(Saved data entries)
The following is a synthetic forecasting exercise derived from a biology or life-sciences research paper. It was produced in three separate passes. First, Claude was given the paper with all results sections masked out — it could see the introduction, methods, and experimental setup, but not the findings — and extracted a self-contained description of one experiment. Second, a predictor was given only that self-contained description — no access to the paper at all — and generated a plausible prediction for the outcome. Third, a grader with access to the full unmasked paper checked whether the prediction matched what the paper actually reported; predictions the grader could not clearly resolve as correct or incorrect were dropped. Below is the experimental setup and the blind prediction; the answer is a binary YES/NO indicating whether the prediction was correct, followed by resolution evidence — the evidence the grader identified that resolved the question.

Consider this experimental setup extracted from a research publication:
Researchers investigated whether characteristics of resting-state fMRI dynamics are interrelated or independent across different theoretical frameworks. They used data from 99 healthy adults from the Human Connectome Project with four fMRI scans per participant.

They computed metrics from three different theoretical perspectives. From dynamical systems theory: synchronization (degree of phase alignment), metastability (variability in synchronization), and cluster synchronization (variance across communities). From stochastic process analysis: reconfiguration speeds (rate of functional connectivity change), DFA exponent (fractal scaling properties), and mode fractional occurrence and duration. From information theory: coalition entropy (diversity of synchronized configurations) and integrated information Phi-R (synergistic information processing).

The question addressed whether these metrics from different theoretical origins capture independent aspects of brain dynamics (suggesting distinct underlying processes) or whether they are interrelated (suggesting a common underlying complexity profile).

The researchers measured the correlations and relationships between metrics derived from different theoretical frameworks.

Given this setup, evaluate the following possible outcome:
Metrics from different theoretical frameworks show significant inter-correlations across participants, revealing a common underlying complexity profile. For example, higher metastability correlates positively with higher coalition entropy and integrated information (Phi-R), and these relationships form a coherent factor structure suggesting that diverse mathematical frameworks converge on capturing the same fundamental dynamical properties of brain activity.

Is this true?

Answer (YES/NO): YES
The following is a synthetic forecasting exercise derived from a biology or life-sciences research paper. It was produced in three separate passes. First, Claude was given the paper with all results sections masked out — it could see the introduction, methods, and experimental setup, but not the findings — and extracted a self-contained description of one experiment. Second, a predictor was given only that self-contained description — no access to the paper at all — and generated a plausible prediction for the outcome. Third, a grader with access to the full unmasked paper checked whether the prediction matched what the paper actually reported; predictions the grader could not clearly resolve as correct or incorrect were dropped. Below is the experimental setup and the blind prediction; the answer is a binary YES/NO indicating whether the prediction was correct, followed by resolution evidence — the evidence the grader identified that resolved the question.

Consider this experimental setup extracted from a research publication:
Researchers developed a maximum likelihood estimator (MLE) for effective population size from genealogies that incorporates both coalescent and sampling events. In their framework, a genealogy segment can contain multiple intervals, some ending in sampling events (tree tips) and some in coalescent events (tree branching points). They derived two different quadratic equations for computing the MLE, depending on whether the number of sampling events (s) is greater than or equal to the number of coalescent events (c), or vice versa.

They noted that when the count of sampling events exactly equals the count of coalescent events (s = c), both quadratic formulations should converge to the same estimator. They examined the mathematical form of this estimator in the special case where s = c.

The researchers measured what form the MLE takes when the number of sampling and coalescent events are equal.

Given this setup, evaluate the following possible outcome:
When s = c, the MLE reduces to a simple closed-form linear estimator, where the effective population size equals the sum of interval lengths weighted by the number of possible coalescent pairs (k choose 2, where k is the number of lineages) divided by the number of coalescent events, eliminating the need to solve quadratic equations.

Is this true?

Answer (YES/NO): NO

BRIEF: Each of the entries above needs to be given again exactly.

TASK SOLUTION:
The following is a synthetic forecasting exercise derived from a biology or life-sciences research paper. It was produced in three separate passes. First, Claude was given the paper with all results sections masked out — it could see the introduction, methods, and experimental setup, but not the findings — and extracted a self-contained description of one experiment. Second, a predictor was given only that self-contained description — no access to the paper at all — and generated a plausible prediction for the outcome. Third, a grader with access to the full unmasked paper checked whether the prediction matched what the paper actually reported; predictions the grader could not clearly resolve as correct or incorrect were dropped. Below is the experimental setup and the blind prediction; the answer is a binary YES/NO indicating whether the prediction was correct, followed by resolution evidence — the evidence the grader identified that resolved the question.

Consider this experimental setup extracted from a research publication:
Researchers investigated whether characteristics of resting-state fMRI dynamics are interrelated or independent across different theoretical frameworks. They used data from 99 healthy adults from the Human Connectome Project with four fMRI scans per participant.

They computed metrics from three different theoretical perspectives. From dynamical systems theory: synchronization (degree of phase alignment), metastability (variability in synchronization), and cluster synchronization (variance across communities). From stochastic process analysis: reconfiguration speeds (rate of functional connectivity change), DFA exponent (fractal scaling properties), and mode fractional occurrence and duration. From information theory: coalition entropy (diversity of synchronized configurations) and integrated information Phi-R (synergistic information processing).

The question addressed whether these metrics from different theoretical origins capture independent aspects of brain dynamics (suggesting distinct underlying processes) or whether they are interrelated (suggesting a common underlying complexity profile).

The researchers measured the correlations and relationships between metrics derived from different theoretical frameworks.

Given this setup, evaluate the following possible outcome:
Metrics from different theoretical frameworks show significant inter-correlations across participants, revealing a common underlying complexity profile. For example, higher metastability correlates positively with higher coalition entropy and integrated information (Phi-R), and these relationships form a coherent factor structure suggesting that diverse mathematical frameworks converge on capturing the same fundamental dynamical properties of brain activity.

Is this true?

Answer (YES/NO): YES
The following is a synthetic forecasting exercise derived from a biology or life-sciences research paper. It was produced in three separate passes. First, Claude was given the paper with all results sections masked out — it could see the introduction, methods, and experimental setup, but not the findings — and extracted a self-contained description of one experiment. Second, a predictor was given only that self-contained description — no access to the paper at all — and generated a plausible prediction for the outcome. Third, a grader with access to the full unmasked paper checked whether the prediction matched what the paper actually reported; predictions the grader could not clearly resolve as correct or incorrect were dropped. Below is the experimental setup and the blind prediction; the answer is a binary YES/NO indicating whether the prediction was correct, followed by resolution evidence — the evidence the grader identified that resolved the question.

Consider this experimental setup extracted from a research publication:
Researchers developed a maximum likelihood estimator (MLE) for effective population size from genealogies that incorporates both coalescent and sampling events. In their framework, a genealogy segment can contain multiple intervals, some ending in sampling events (tree tips) and some in coalescent events (tree branching points). They derived two different quadratic equations for computing the MLE, depending on whether the number of sampling events (s) is greater than or equal to the number of coalescent events (c), or vice versa.

They noted that when the count of sampling events exactly equals the count of coalescent events (s = c), both quadratic formulations should converge to the same estimator. They examined the mathematical form of this estimator in the special case where s = c.

The researchers measured what form the MLE takes when the number of sampling and coalescent events are equal.

Given this setup, evaluate the following possible outcome:
When s = c, the MLE reduces to a simple closed-form linear estimator, where the effective population size equals the sum of interval lengths weighted by the number of possible coalescent pairs (k choose 2, where k is the number of lineages) divided by the number of coalescent events, eliminating the need to solve quadratic equations.

Is this true?

Answer (YES/NO): NO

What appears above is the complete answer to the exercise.